2) Get pumped: Applying to medical school is exhausting. Believe me, I know. Even worse is when you think it was all in vain because you failed to gain acceptance somewhere. This can dampen your spirit, instill doubts, and you might lose your motivation to apply again. However, you should remind yourself that you have come so far in the process: starting from college when you were working extra hard to get that GPA up, to when you turned down a friend’s party because you had to study for the MCAT, to filling out all those secondaries late into the night. You’ve done ALOT, and you should be proud of what you have achieved thus far. And it has not been in vain. You were just continuously working towards a goal that you can still achieve. Not gaining acceptance this round just means another year or two-year delay, but in the grand scheme of things, it’s not that much. So, do what you need to do to recharge. Maybe you need to take some time off from thinking about medical school. Start a new hobby, travel, or even explore other career options. It can give you perspective and remember why you wanted to go into medicine in the first place. I remember for me, applying to different jobs made me realize how much less fulfilling some of these jobs would be for me, compared to being a physician, and it made me want to jump back on the proverbial horse.

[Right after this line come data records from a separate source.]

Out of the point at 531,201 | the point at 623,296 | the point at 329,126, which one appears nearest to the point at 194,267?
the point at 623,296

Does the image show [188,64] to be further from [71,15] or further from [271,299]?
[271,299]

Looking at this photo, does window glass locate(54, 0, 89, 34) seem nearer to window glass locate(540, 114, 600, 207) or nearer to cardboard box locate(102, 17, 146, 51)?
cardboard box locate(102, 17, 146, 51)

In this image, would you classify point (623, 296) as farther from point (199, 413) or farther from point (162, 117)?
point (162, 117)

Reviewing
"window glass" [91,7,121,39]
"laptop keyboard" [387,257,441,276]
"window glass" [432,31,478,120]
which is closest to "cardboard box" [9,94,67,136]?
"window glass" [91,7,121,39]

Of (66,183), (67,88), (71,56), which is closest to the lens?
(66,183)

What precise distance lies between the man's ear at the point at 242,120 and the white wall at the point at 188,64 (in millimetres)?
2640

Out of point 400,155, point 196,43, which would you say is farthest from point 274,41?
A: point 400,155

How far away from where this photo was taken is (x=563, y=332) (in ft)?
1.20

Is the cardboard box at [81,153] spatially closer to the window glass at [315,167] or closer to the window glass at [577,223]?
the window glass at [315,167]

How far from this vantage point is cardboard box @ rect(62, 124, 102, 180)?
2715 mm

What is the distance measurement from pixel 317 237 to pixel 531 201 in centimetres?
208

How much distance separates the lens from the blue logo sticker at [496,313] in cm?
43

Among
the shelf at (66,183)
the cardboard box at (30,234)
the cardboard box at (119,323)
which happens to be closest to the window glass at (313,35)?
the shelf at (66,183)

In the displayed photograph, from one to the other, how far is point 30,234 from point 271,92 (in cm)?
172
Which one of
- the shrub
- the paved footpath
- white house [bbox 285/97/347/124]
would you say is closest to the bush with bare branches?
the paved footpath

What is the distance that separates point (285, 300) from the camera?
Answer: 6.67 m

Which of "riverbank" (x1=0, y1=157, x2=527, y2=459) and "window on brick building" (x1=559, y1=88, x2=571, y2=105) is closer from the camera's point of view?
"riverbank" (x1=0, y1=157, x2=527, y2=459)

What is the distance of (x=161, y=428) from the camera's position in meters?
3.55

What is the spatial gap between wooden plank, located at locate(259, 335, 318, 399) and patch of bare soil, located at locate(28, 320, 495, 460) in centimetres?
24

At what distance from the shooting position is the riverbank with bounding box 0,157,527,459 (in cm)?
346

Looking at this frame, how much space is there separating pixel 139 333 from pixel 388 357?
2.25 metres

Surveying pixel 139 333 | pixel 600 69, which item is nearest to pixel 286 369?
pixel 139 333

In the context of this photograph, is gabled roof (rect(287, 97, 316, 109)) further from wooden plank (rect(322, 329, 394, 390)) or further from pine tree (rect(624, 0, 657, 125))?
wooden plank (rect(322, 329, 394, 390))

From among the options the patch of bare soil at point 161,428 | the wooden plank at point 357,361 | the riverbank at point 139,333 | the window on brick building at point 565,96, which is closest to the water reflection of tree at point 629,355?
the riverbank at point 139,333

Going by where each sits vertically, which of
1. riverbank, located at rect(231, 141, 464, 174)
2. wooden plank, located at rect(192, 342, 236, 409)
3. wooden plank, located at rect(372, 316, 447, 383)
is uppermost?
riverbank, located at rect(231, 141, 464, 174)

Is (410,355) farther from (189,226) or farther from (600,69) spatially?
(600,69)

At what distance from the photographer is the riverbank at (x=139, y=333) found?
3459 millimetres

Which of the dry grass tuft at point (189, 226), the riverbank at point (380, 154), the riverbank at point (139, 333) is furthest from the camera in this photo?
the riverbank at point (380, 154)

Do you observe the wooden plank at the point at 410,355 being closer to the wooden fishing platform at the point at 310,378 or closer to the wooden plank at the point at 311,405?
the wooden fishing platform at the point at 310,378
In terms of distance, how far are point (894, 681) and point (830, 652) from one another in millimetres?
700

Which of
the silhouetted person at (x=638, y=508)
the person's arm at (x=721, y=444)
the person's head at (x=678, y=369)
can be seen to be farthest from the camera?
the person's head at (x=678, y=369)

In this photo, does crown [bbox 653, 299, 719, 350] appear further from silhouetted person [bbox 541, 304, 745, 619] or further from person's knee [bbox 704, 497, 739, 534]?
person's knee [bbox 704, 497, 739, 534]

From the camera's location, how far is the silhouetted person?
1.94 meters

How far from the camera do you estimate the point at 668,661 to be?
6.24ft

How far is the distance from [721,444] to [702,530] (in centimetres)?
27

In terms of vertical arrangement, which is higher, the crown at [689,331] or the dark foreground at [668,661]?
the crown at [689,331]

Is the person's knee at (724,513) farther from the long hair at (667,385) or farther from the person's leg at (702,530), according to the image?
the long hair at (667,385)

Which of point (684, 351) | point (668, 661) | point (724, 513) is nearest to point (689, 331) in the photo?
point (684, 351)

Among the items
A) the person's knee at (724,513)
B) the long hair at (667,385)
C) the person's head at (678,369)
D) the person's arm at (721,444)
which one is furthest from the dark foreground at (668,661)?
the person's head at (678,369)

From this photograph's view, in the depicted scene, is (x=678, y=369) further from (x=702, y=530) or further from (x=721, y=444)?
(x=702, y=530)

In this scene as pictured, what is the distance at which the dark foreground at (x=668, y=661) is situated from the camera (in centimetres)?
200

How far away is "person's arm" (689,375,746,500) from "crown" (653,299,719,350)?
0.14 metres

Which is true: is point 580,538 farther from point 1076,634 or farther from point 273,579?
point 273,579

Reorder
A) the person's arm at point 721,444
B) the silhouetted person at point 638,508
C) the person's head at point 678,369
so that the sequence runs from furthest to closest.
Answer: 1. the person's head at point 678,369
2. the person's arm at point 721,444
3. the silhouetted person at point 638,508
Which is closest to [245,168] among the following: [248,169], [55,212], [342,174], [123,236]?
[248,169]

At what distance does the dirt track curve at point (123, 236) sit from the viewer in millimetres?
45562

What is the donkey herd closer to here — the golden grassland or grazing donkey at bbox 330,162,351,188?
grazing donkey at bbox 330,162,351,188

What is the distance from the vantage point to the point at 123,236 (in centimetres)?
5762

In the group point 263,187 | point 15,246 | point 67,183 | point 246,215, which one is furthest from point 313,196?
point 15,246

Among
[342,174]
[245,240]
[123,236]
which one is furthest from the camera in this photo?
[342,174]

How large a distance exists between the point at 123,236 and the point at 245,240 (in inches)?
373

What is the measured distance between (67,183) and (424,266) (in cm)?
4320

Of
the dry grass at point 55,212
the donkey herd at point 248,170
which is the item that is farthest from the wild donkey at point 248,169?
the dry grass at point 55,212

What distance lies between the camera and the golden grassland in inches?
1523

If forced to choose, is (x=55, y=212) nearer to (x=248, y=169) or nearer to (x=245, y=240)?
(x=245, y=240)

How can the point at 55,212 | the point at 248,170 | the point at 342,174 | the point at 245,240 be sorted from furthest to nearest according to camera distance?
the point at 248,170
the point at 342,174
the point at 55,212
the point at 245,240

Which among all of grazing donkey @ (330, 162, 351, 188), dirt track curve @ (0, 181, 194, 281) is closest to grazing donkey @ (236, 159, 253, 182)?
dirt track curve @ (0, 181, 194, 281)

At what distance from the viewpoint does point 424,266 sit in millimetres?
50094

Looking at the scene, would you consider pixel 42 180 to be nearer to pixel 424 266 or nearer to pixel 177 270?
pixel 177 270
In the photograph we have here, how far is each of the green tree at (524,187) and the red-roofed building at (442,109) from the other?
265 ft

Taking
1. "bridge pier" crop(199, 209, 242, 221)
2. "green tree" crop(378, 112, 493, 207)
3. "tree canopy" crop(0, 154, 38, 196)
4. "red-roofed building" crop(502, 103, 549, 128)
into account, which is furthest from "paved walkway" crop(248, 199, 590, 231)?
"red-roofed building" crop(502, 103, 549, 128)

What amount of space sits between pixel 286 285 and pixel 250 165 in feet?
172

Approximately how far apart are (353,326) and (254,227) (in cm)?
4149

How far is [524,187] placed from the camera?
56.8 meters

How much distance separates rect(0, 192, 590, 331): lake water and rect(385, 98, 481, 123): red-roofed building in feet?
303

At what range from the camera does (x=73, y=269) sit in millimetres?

3) Get feedback from medical schools that have rejected you: If you reapply, you will have to wait an extra year, or maybe more depending on when you decide to reapply. The extra time can be used to boost your application to increase you chance of gaining admission and/or engage in other hobbies (a.k.a. have fun!). Schools would probably want to see a significant difference or improvement from your last application. And there is nothing more crystal clear about what you need to improve on for your application than to receive feedback from the schools that have rejected you. I talked about this in another post here: “It’s not you, it’s me” – Dealing with Medical School Rejections. I’ve copied the contents below:

⌈Some schools offer to give applicants real feedback on their application, and I think this is invaluable information, especially if you want to find out concisely what is holding your application back. How do you go asking for feedback from schools? I e-mailed admissions (or, hit “reply” to the sender of the rejection e-mail) and or called them if they weren’t responsive by e-mail (I found that it works best to call them). Then I schedule an appointment to talk over the phone (for 15-30min) with someone from either someone on the admissions team, or an admissions counselor. Schedule an appointment ASAP- they fill up quickly. For UCI and University of Louisville, they were booked for the rest of the month. Some schools don’t offer counseling until May (UCD and Loyola- Stritch School of Medicine). And some don’t offer counseling at all (Albany) ⌋

4) Make a plan of action: Now that you have received feedback from schools, make a plan of action! Or if you haven’t, I’m sure you can speculate what you can improve on – no one’s application is perfect, right? It actually helped me to write down a plan of what I was going to do with the additional year. It just materializes it and motivates me to stick with it. What I did was write down at the top of a blank paper “Areas to improve” and listed what I thought my application needed polishing up on (this was before I received actual feedback from schools- I didn’t want to wait). Then at the bottom of the page I wrote a month-by-month timeline leading up to the start of the next application cycle. I would put the items under “Areas to improve” under the months that I would be doing those “improvement” things. For example, if I was going to retake the MCAT AND plan to get more clinical experience in, I would put “Study MCAT” under the months I plan to study for it, “Take MCAT” under the month I plan to retake it, and “Clin Experience” under months that I would hope to be gaining some clinical experience. Once you have this plan in front of you, then you can start making phone calls, emailing, researching online, or do whatever you need to do to make this plan come true.

These things may be obvious to you, but I know it may be difficult for some to move on and start considering the next application cycle. So for those are coming to grips with applying again, I hope this helps.